* _MATERIAL PROVIDED_:
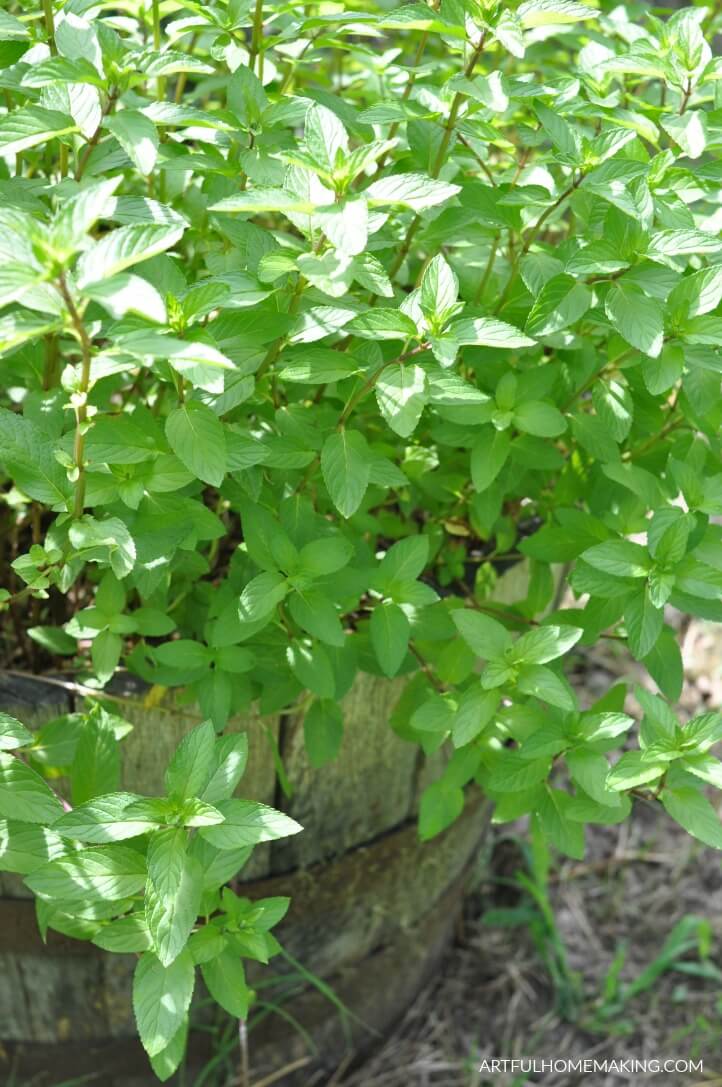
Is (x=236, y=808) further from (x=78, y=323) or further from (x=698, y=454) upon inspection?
...
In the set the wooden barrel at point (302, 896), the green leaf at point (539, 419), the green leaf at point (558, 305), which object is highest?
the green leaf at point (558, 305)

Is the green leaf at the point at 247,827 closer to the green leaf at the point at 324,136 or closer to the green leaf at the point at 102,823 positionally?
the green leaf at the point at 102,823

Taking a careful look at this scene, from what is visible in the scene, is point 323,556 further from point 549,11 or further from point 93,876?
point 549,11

* _EXERCISE_: Please count the lines in the rows above that contain the word "further", and give only the number.

* _FULL SOLUTION_: 2